■ 文書の抜粋 ■
:::::

【連載】植草一秀の「知られざる真実」

【連載】知られざる真実/2024年9月29日 (日)円高株安政争の具にする負け犬

植草一秀

すでに9月27日付ブログ記事
「総裁選裏側の自民長老優勝劣敗」
https://x.gd/T2c5S

メルマガ記事
「石破内閣経済政策と金融市場反応」
https://foomii.com/00050

に記述したが、自民党総裁選をめぐり金融市場が変動している。

27日の午後3時までは、高市早苗氏優勢の総裁選動向を背景に円安・日本株高が進行した。

しかし、決選投票で石破茂氏が逆転勝利したことを背景に円高が進行し、連動して日本株価が反落した。

高市氏を支援した勢力が怨嗟の声を上げ、株価下落を石破氏攻撃の材料に使う情報が流布されている。

まったく木を見て森を見ない論議。

高市早苗氏は自民党総務会長の役職を打診されたが固辞したと伝えられている。

幹事長以外は受けないとの意向を周囲の者が伝えているとの報道もある。

大人げない対応。

「敗軍の将、兵を語らず」

敗北は敗北であり、敗北を謙虚に受け止める姿勢が重要。

自民党再建に取り組む意思があるなら、どのような役職でも真摯に取り組むのがあるべき姿だ。

:::::

■ データの行 ■
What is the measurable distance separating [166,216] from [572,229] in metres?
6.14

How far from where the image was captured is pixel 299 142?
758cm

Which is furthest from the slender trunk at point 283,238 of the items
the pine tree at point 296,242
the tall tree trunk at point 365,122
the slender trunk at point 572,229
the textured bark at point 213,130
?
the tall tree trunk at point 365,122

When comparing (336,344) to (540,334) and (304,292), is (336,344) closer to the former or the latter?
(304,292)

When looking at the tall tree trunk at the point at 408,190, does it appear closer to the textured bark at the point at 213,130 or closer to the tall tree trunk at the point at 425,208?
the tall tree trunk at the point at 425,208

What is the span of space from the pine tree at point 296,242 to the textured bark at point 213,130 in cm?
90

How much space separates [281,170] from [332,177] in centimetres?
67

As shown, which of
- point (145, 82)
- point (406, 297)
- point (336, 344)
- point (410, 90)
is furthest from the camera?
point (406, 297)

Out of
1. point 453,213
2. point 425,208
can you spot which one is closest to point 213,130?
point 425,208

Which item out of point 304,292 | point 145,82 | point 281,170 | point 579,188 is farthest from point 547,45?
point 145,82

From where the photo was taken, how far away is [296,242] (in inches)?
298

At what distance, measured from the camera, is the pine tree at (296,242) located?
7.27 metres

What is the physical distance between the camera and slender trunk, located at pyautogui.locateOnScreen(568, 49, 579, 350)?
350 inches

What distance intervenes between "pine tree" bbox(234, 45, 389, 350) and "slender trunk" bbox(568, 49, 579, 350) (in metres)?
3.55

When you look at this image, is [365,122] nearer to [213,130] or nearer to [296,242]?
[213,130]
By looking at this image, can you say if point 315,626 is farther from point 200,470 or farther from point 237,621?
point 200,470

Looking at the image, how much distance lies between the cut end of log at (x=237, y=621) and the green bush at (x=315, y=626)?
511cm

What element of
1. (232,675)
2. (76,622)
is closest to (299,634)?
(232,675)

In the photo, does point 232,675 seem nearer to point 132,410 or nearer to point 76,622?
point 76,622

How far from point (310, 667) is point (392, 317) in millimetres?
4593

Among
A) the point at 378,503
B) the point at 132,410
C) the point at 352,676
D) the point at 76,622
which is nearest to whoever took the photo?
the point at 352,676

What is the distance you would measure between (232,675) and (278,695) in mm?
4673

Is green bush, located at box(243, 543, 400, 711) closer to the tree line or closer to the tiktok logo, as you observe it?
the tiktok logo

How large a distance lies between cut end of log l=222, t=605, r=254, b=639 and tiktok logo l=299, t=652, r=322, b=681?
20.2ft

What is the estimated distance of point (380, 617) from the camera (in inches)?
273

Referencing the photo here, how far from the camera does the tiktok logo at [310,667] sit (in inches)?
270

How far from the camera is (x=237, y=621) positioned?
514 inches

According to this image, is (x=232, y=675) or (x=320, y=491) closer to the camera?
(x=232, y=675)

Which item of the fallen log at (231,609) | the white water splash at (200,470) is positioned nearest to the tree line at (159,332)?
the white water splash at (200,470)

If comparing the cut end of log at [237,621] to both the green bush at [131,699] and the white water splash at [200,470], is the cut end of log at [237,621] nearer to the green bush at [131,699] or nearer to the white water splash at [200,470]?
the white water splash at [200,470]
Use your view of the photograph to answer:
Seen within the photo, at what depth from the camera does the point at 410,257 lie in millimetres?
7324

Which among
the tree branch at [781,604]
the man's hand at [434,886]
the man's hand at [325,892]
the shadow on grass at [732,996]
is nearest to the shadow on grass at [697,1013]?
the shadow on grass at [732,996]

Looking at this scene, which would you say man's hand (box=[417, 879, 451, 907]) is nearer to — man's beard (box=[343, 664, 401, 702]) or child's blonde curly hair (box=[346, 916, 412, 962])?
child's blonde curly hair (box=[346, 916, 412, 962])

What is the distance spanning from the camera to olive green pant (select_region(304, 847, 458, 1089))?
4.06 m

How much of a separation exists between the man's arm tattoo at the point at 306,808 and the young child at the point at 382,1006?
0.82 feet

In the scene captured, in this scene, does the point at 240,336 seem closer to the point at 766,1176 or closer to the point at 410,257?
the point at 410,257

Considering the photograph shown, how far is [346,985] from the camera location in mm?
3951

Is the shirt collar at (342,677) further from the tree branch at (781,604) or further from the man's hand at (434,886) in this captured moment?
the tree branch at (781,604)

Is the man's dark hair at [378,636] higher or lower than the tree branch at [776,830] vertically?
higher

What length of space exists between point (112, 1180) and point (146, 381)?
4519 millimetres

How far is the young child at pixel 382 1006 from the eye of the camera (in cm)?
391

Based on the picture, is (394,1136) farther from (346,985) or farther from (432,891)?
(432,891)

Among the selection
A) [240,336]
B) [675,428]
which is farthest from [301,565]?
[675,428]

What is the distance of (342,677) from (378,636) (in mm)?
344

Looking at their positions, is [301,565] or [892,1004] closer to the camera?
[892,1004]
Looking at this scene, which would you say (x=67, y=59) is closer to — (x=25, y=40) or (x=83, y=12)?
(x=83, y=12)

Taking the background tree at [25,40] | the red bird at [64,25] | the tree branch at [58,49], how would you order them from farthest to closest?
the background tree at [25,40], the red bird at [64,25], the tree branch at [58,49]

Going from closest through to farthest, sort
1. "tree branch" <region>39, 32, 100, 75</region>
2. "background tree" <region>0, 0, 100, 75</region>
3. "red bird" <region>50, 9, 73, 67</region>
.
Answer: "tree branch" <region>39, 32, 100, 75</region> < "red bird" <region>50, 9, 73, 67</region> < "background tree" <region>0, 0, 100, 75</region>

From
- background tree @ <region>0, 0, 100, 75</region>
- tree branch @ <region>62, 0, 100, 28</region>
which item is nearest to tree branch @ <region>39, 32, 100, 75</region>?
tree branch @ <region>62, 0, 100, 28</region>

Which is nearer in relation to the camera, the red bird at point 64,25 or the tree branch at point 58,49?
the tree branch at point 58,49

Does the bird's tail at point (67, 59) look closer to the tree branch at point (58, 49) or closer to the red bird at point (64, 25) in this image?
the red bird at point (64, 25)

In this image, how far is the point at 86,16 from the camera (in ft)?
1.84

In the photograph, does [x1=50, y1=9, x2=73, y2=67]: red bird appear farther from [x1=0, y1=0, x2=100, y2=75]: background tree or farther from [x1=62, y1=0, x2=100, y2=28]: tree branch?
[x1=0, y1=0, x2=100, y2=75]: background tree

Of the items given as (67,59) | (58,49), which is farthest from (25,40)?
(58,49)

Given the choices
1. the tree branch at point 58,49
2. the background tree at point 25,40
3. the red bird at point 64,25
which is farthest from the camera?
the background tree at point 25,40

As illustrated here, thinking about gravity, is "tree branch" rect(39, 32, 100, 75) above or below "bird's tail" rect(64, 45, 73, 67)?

:::::

■ やること ■
上の文書の抜粋のうち、「https://foomii.com/00050」と「高市早苗氏は自民党総務会長の役職を打診されたが固辞したと伝えられている。」の間を、両方の言葉も含めて一字一句書き写してください。

■ 答え ■
https://foomii.com/00050

に記述したが、自民党総裁選をめぐり金融市場が変動している。

27日の午後3時までは、高市早苗氏優勢の総裁選動向を背景に円安・日本株高が進行した。

しかし、決選投票で石破茂氏が逆転勝利したことを背景に円高が進行し、連動して日本株価が反落した。

高市氏を支援した勢力が怨嗟の声を上げ、株価下落を石破氏攻撃の材料に使う情報が流布されている。

まったく木を見て森を見ない論議。

高市早苗氏は自民党総務会長の役職を打診されたが固辞したと伝えられている。